===== Text passage
Logstash Kafka Avro Codec Error with Doubles

Hi, we hit a snag with the logstash kafka avro codec. We are unable to transmit/receive doubles across a topic with this codec. Included is a test case along with data to reproduce the problem. We're using Logstash 5.2.2 on rhel 7.2 talking to Kafka 0.10.1.1. We read a csv file, mutate to its corresponding type, then post to a kafka topic and then subsequently read it. Here is the transmitter conf file:

input {
   file {
     path => "/usr/share/logstash/avro-test/test-data.csv"
     type => "csv-file-input"
     start_position => "beginning"
     sincedb_path => "/dev/null"
   }
}
filter {
   csv {
     columns => [
        "identifier","name","longitude","latitude"
     ]
     separator => ","
   }
   mutate {
     convert => { "identifier" => "string" }
     convert => { "name" => "string" }
     convert => { "longitude" => "float" }
     convert => { "latitude" => "float" }
   }
}
output {
   stdout { codec => rubydebug }

   kafka {
     topic_id => "avro-test"
==========
# Exercise brief
Write what comes next in the post about the Logstash Kafka Avro codec, picking up right after its last line.
===== Stored rows
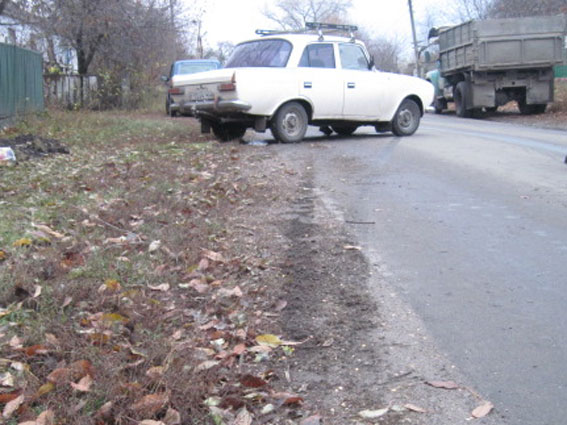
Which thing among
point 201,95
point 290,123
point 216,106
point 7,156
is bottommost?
point 7,156

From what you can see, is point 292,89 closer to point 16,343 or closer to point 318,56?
point 318,56

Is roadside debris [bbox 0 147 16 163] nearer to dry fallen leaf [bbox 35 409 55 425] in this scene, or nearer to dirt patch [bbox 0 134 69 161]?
dirt patch [bbox 0 134 69 161]

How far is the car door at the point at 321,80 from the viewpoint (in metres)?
11.8

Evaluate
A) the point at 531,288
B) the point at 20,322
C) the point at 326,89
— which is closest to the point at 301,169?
the point at 326,89

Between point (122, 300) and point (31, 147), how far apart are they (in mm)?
7174

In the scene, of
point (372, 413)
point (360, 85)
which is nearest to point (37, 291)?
point (372, 413)

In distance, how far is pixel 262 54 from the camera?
467 inches

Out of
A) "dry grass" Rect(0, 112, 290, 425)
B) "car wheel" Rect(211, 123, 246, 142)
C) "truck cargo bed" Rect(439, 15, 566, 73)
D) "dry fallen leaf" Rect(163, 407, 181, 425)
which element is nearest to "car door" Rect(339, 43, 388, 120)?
"car wheel" Rect(211, 123, 246, 142)

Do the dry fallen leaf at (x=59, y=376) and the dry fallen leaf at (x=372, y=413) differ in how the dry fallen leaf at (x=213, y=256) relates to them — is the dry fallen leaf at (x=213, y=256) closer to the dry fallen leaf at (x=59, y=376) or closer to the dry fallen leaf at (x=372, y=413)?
the dry fallen leaf at (x=59, y=376)

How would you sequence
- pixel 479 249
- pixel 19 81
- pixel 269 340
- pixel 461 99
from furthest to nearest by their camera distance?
pixel 461 99 → pixel 19 81 → pixel 479 249 → pixel 269 340

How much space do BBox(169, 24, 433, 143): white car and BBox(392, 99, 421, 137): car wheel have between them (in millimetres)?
38

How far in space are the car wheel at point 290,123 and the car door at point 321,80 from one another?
0.85 feet

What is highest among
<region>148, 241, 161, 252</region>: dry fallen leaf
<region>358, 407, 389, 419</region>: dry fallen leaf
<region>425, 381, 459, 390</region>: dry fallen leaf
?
<region>148, 241, 161, 252</region>: dry fallen leaf

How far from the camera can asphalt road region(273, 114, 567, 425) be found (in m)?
3.13
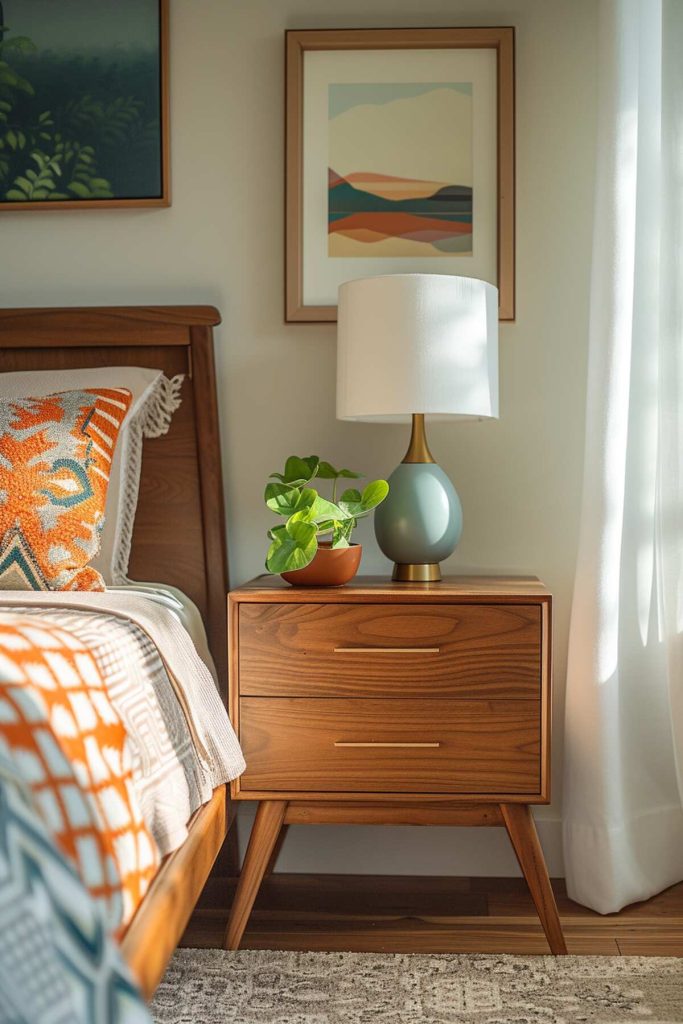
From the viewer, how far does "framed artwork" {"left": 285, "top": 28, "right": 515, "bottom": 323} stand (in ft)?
6.95

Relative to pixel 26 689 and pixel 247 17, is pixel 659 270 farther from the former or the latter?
pixel 26 689

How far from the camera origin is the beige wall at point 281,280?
2.13 meters

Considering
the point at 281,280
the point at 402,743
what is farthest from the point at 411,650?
A: the point at 281,280

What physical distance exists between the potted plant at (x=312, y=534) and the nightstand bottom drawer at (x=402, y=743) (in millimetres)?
227

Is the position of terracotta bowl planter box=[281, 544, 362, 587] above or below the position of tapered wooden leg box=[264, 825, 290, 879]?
above

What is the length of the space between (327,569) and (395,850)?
0.76m

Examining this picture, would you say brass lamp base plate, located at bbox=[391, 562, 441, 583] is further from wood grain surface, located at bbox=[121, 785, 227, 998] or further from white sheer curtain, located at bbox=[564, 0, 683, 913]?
wood grain surface, located at bbox=[121, 785, 227, 998]

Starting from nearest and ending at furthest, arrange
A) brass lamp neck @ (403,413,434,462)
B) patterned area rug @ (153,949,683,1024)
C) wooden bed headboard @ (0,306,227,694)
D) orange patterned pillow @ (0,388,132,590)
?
patterned area rug @ (153,949,683,1024) < orange patterned pillow @ (0,388,132,590) < brass lamp neck @ (403,413,434,462) < wooden bed headboard @ (0,306,227,694)

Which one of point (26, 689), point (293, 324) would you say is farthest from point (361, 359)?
point (26, 689)

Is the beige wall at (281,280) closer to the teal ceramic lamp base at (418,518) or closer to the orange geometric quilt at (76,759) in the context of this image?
the teal ceramic lamp base at (418,518)

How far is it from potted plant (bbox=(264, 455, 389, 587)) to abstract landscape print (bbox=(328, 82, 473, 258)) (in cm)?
67

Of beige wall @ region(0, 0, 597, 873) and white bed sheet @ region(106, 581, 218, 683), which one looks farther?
beige wall @ region(0, 0, 597, 873)

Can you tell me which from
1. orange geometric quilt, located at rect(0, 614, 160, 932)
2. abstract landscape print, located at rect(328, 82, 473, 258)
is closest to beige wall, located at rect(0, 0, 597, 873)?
abstract landscape print, located at rect(328, 82, 473, 258)

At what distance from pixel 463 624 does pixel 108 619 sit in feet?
1.97
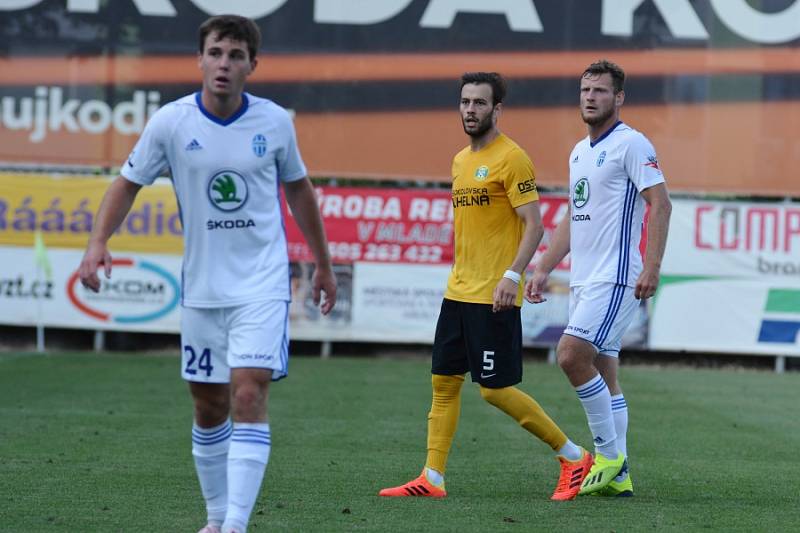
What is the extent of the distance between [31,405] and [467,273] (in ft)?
17.7

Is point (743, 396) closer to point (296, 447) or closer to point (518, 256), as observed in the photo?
point (296, 447)

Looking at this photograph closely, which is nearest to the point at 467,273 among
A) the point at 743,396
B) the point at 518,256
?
the point at 518,256

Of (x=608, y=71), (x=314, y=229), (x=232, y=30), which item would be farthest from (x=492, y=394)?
(x=232, y=30)

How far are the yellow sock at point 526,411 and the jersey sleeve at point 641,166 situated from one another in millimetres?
1265

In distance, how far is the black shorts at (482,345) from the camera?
7.18m

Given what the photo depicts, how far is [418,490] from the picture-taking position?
7137 mm

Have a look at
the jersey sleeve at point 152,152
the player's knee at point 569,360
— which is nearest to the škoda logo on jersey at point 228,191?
the jersey sleeve at point 152,152

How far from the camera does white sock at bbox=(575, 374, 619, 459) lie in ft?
23.7

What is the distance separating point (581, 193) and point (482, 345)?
962 millimetres

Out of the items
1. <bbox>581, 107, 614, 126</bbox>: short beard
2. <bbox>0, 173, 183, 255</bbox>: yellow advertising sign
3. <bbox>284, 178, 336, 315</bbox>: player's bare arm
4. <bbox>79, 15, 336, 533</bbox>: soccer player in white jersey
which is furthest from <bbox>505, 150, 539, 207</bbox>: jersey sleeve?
<bbox>0, 173, 183, 255</bbox>: yellow advertising sign

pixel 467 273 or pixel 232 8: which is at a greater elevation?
pixel 232 8

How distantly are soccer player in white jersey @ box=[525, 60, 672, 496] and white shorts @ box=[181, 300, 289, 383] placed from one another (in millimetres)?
2266

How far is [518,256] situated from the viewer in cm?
702

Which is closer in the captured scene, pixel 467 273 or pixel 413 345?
pixel 467 273
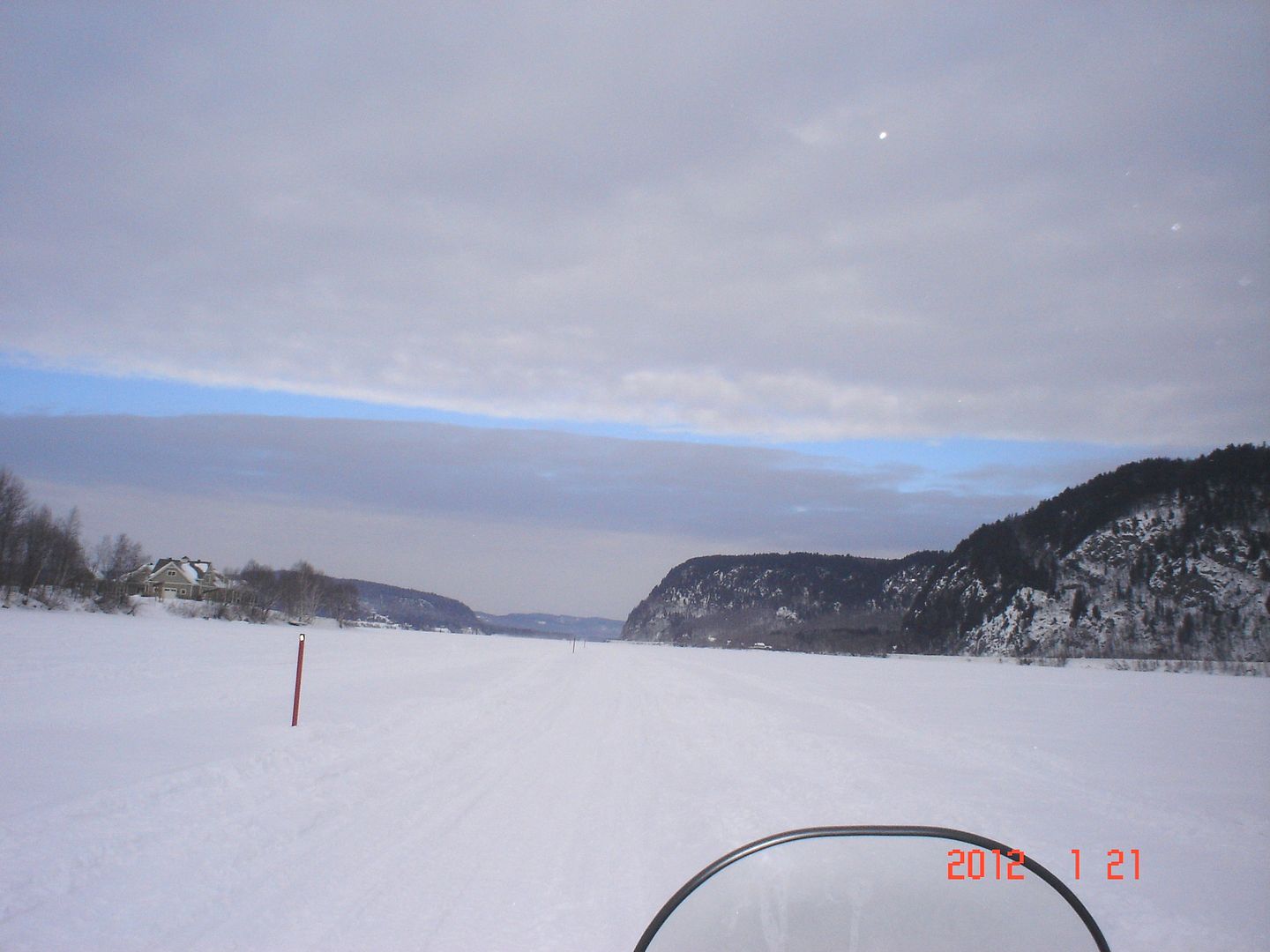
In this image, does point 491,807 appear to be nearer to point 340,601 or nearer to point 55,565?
==========
# Exercise response
     bootstrap_servers => "10.10.10.99:9092"
     codec => avro {
        schema_uri => "/usr/share/logstash/avro-test/schema.avsc"
     }
   }
}

The avro schema:

{"namespace": "com.systems.test.data",
 "type": "record",
 "name": "TestRecord",
 "fields": [
     {"name": "identifier", "type": ["string", "null"]},
     {"name": "name", "type": ["string", "null"]},
     {"name": "longitude", "type": ["double", "null"]},
     {"name": "latitude", "type": ["double", "null"]}
 ]
}

The receiver:

input {
  kafka {
    topics => "avro-test"
    type => "kafka-input"
    bootstrap_servers => "10.10.10.99:9092"
    codec => avro {
       schema_uri => "/usr/share/logstash/avro-test/schema.avsc"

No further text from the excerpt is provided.